We've faced the following problem in our Elastic stack: Filebeat sends the processed logs - about 100-150 Gb in average per day, but instead of straight line as it always be now we see such peaks (see screenshot). We've checked both Elastic and Filebeat logs in the debug mode but found nothing. Also we've checked network - traffic is nice and smooth. Could you advise, please?
We use Elasticsearch/Filebeat 7.8.1. Thanks in advance.
Hi, @shaunak! Thank you for the reply!
I hope this chart looks better then the first. At the pointer normal behaviour line breaks into the peaks of re-sending logs by the Filebeat. We didn't do any changes to the Elastic cluster or our servers, it happens absolutely unexpected.
We've checked our servers that send the logs, we've checked both Elastic and Filebeat logs in debug mode and found nothing suspicious. We've tried to restart Elastic cluster. We've checked network traffic and it looks nice. We are have no more ideas what else to do. So we're here
This is interesting. How are you able to tell that Filebeat is trying to re-send logs? This would happen if Filebeat was having trouble talking to Elasticsearch but then you'd see errors about in the Filebeat log.
Right, that was my first theory as well (given the extremes — 0 for some time and then a peak, 0 and then a peak, etc.). But this theory can be easily tested by looking at Filebeat logs around the times of 0 activity — we should see errors about being able to send data to Elasticsearch, retrying, etc. You mentioned in your earlier comment that you found nothing suspicious in the logs though. So I'm not sure this is due to Filebeat retrying.
We didn't pay too much attention to the fact is there data in the Elastic or not. Let me explain: we're turn on the debug mode on the several servers that send the logs and left it for a couple of hours. Then we've filtered these logs for the key words as error, warning, disconnect and so on and found nothing. Also we've seen in the Filebeat debug log how it's send processed logs. But in the Elastic we still have nothing or these peaks.
Any chance you could shut down all but one of your Filebeat instances, then observe this chart for a bit?

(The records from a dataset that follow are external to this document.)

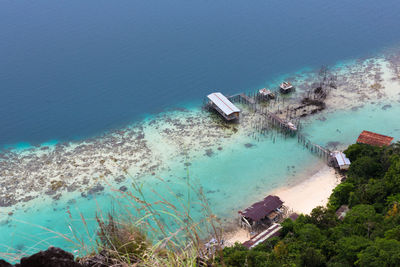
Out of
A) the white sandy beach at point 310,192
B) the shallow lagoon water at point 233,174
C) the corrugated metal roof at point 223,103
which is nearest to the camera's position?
the shallow lagoon water at point 233,174

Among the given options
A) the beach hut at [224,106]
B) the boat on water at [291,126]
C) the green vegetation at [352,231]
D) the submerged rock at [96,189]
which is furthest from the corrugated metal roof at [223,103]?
the submerged rock at [96,189]

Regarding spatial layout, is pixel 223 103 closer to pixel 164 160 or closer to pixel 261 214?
pixel 164 160

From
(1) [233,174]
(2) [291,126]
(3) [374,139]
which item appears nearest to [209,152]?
(1) [233,174]

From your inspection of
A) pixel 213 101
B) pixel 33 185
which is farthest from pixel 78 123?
pixel 213 101

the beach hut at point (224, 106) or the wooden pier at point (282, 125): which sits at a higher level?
the beach hut at point (224, 106)

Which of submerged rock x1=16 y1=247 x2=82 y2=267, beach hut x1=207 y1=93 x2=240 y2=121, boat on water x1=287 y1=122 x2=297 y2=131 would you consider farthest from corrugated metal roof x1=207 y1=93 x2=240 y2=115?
submerged rock x1=16 y1=247 x2=82 y2=267

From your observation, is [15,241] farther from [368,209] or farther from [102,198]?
[368,209]

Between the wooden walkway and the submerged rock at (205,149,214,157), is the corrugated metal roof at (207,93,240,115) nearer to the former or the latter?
the wooden walkway

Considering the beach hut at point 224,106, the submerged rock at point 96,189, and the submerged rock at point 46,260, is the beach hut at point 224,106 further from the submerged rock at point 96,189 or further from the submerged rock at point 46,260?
the submerged rock at point 46,260
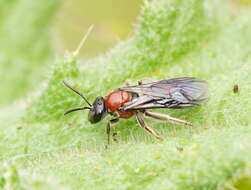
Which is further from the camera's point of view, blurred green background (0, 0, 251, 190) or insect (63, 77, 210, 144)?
insect (63, 77, 210, 144)

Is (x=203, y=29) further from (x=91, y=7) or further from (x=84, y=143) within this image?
(x=91, y=7)

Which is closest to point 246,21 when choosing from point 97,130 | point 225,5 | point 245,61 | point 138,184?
point 225,5

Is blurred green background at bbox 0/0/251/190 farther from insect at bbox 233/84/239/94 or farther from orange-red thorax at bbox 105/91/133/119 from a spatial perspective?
orange-red thorax at bbox 105/91/133/119

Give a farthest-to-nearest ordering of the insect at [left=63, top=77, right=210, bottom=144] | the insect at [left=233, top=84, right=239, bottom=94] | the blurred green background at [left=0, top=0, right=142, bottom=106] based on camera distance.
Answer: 1. the blurred green background at [left=0, top=0, right=142, bottom=106]
2. the insect at [left=63, top=77, right=210, bottom=144]
3. the insect at [left=233, top=84, right=239, bottom=94]

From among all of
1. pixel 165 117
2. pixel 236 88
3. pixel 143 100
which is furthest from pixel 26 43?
pixel 236 88

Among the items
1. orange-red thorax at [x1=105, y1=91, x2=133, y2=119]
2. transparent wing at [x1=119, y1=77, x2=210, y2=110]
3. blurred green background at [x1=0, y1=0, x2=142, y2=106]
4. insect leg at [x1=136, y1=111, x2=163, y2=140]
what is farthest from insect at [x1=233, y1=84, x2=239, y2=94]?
blurred green background at [x1=0, y1=0, x2=142, y2=106]

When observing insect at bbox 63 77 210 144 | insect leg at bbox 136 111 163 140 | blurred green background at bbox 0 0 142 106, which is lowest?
insect leg at bbox 136 111 163 140

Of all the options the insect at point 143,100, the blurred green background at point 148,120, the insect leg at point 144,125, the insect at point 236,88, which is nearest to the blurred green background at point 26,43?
the blurred green background at point 148,120

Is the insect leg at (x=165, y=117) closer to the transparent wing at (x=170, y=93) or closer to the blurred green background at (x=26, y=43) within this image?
the transparent wing at (x=170, y=93)
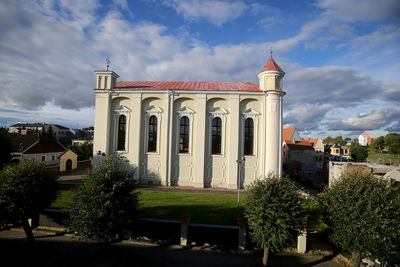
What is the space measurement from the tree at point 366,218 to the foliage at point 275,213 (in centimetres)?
165

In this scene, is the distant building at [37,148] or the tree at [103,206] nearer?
the tree at [103,206]

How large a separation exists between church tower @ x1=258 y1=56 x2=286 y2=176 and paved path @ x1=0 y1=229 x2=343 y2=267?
31.2 feet

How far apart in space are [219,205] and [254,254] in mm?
4826

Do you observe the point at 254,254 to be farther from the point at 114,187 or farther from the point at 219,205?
the point at 114,187

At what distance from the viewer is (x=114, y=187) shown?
306 inches

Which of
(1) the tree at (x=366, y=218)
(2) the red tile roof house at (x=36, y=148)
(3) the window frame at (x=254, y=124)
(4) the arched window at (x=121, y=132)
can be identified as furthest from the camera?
(2) the red tile roof house at (x=36, y=148)

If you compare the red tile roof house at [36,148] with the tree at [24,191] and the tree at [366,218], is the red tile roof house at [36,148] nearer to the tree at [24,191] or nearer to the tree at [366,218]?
the tree at [24,191]

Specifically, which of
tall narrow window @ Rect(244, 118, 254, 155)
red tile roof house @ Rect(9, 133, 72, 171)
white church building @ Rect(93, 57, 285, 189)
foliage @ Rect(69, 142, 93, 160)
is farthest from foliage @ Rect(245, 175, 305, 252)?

If it continues this zero-then-spike pattern, could you post the Filebeat logs (debug level would be nice but not required) here (appropriated redacted) from when the activity is 0?
Understood. In that case, is there any way you could filter that chart to only show traffic coming from one Filebeat instance? I'm thinking of different ways we could narrow down the scope of this problem so we might get some clues and/or make it easier to troubleshoot.
Oh, I didn't realize that was for traffic from a single Filebeat instance. In that case, you don't need to post a new one. If you could post some logs here (maybe a minute's worth) from that Filebeat instance (with sensitive data redacted) during the timestamps when its apparently not sending any logs over the network, that would be great. Thanks!